Lightyear Review

As a kid I always loved Toy Story, and my fascination has continued and evolved over the years. The Toy Story franchise has consistently delivered astounding entertainment that is family friendly and brilliant. Lightyear is no exception.

The timeline between the original four Toy Story films was appropriate, and they had the right transitions and continuity of the storyline. The franchise also seemed to follow my childhood—and beyond. I was born in 1993 and Toy Story opened in 1995; Toy Story 2 opened in 1999 when I was entering school; Toy Story 3 opened in 2010 when I was in high school; and Toy Story 4opened in 2019, as I entered full adulthood and my movie reviewer career was taking off. Lightyear is a new beginning for the franchise, and it totally wowed me.

Lightyear almost feels like a virtual reality video game taken to new heights. The space setting in the animated format, especially when seen in a large format like IMAX or Dolby Digital, is brisk and clear with amazing direction and animation. I felt like I was in a whole new world of Disney fun, like I was actually in space and part of the new story. And the Buzz Lightyear suit, the dialogue, the fun catch phrases, and the creative nostalgia are all still there.

For the first time Tim Allen is not playing the voice of Buzz. This is of course a big change, since Allen delivered Disney fun that will always be cherished. Chris Evans is now the voice of Buzz Lightyear. Evans also has a great voice for the character, and he continues the classic Toy Storycharacterization of Buzz on his quest to go “to infinity and beyond.”

The setup of the film is that Buzz’s space ranger days have seen some errors and mishaps, and Buzz goes into space with the goal to save the planet from the many evils around it. Those evils including, of course, Emperor Zurg, whose voice is played by James Brolin. This time though, Buzz has a sidekick—an electronic cat named Sox, whose voice is played by Peter Sohn. Their relationship is similar to the relationship between Buzz and Woody, which is one of the reasons that Lightyear still has the Toy Story brilliance and the positive vibe.

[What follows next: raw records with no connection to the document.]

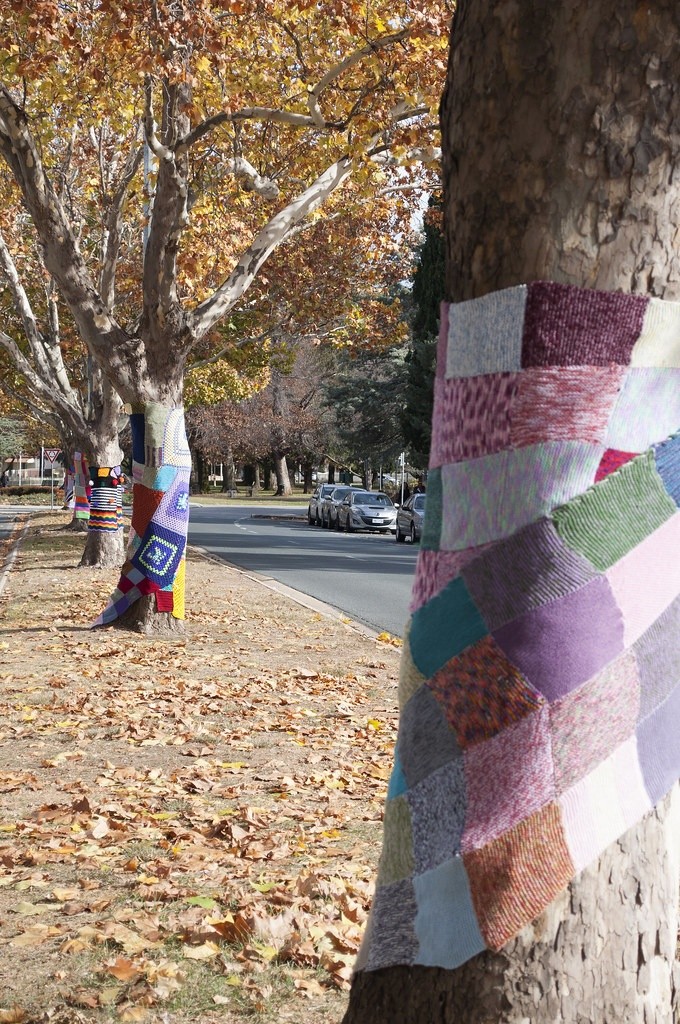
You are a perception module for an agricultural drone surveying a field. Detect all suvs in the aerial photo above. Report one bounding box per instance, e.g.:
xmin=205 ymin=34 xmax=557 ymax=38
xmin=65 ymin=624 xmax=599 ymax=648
xmin=307 ymin=482 xmax=350 ymax=527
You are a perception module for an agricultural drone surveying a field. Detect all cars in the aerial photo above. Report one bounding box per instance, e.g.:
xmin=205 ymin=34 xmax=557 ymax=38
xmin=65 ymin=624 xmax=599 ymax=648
xmin=335 ymin=490 xmax=399 ymax=536
xmin=321 ymin=487 xmax=377 ymax=530
xmin=376 ymin=475 xmax=401 ymax=487
xmin=394 ymin=492 xmax=425 ymax=545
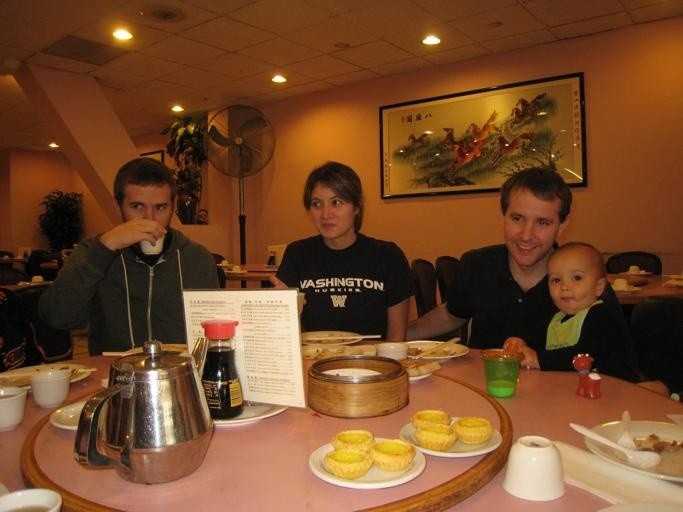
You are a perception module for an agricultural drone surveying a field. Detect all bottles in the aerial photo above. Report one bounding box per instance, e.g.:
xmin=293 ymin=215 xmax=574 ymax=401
xmin=201 ymin=320 xmax=245 ymax=419
xmin=267 ymin=251 xmax=276 ymax=267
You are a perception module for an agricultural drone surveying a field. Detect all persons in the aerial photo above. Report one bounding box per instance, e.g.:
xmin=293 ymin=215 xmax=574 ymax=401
xmin=405 ymin=167 xmax=669 ymax=396
xmin=274 ymin=161 xmax=415 ymax=342
xmin=498 ymin=242 xmax=618 ymax=371
xmin=37 ymin=157 xmax=220 ymax=354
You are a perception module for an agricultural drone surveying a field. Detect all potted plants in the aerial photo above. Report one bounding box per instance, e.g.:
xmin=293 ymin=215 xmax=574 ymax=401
xmin=160 ymin=110 xmax=212 ymax=224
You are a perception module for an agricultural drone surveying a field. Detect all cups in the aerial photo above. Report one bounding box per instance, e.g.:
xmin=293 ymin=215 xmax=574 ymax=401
xmin=139 ymin=232 xmax=166 ymax=255
xmin=31 ymin=276 xmax=45 ymax=285
xmin=216 ymin=259 xmax=248 ymax=274
xmin=505 ymin=436 xmax=566 ymax=502
xmin=480 ymin=353 xmax=524 ymax=398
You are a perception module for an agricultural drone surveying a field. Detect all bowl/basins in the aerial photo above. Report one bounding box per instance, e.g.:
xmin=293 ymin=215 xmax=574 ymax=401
xmin=2 ymin=486 xmax=63 ymax=512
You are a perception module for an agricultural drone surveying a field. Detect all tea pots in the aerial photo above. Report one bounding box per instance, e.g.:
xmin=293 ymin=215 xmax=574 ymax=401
xmin=74 ymin=337 xmax=215 ymax=486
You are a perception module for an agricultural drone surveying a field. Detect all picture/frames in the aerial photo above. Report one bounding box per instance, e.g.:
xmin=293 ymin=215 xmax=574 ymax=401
xmin=377 ymin=71 xmax=587 ymax=200
xmin=138 ymin=150 xmax=165 ymax=166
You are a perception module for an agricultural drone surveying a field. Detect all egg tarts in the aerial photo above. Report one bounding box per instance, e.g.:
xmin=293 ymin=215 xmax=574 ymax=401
xmin=321 ymin=409 xmax=493 ymax=480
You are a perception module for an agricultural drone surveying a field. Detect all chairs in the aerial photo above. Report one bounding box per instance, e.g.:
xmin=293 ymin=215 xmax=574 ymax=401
xmin=1 ymin=247 xmax=682 ymax=511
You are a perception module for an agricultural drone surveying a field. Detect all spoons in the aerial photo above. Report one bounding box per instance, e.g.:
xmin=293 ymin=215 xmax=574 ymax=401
xmin=568 ymin=408 xmax=662 ymax=468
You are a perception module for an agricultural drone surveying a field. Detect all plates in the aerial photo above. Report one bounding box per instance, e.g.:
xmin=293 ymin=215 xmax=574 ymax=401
xmin=0 ymin=363 xmax=98 ymax=433
xmin=306 ymin=415 xmax=504 ymax=492
xmin=211 ymin=403 xmax=290 ymax=427
xmin=301 ymin=329 xmax=470 ymax=381
xmin=587 ymin=418 xmax=683 ymax=483
xmin=98 ymin=342 xmax=189 ymax=356
xmin=612 ymin=264 xmax=683 ymax=293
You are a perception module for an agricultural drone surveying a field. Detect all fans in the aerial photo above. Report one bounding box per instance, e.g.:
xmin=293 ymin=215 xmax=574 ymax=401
xmin=199 ymin=103 xmax=276 ymax=287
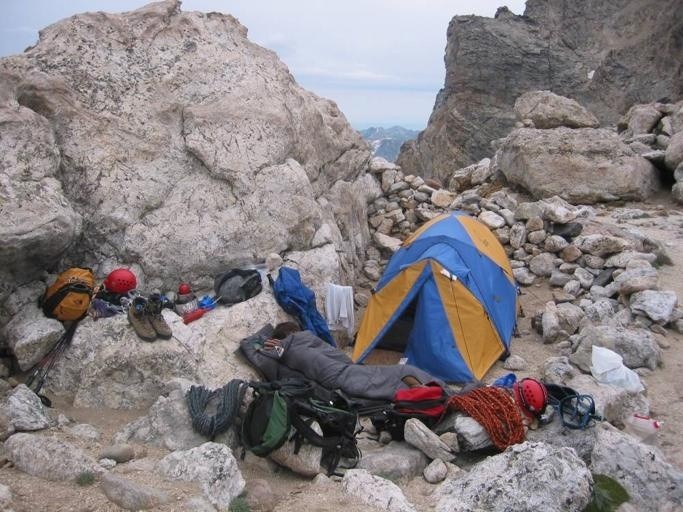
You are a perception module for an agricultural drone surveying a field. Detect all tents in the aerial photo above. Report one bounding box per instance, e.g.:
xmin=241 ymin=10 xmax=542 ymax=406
xmin=351 ymin=210 xmax=526 ymax=385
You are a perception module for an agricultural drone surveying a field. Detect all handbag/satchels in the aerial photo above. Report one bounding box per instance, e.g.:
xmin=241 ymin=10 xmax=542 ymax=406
xmin=215 ymin=267 xmax=263 ymax=304
xmin=393 ymin=386 xmax=446 ymax=422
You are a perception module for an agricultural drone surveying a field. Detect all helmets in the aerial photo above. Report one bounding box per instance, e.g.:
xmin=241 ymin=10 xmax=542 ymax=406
xmin=515 ymin=376 xmax=551 ymax=426
xmin=103 ymin=268 xmax=137 ymax=293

Some may argue that the film doesn’t feel the same without Andy, Sid, or some of the other earlier characters. But the story going forward with Lightyear is still pure Disney adrenaline and, after all, Buzz is now in his true environment. The film almost seems at times like Toy Story meets Gravity (2013), but with animated characters, and it sets the perfect foundation for Disney to bring us new adventures and to evolve the Toy Storyfranchise. Though it’s early, Lightyear is one of the best films I have seen this summer. Four stars for Lightyear.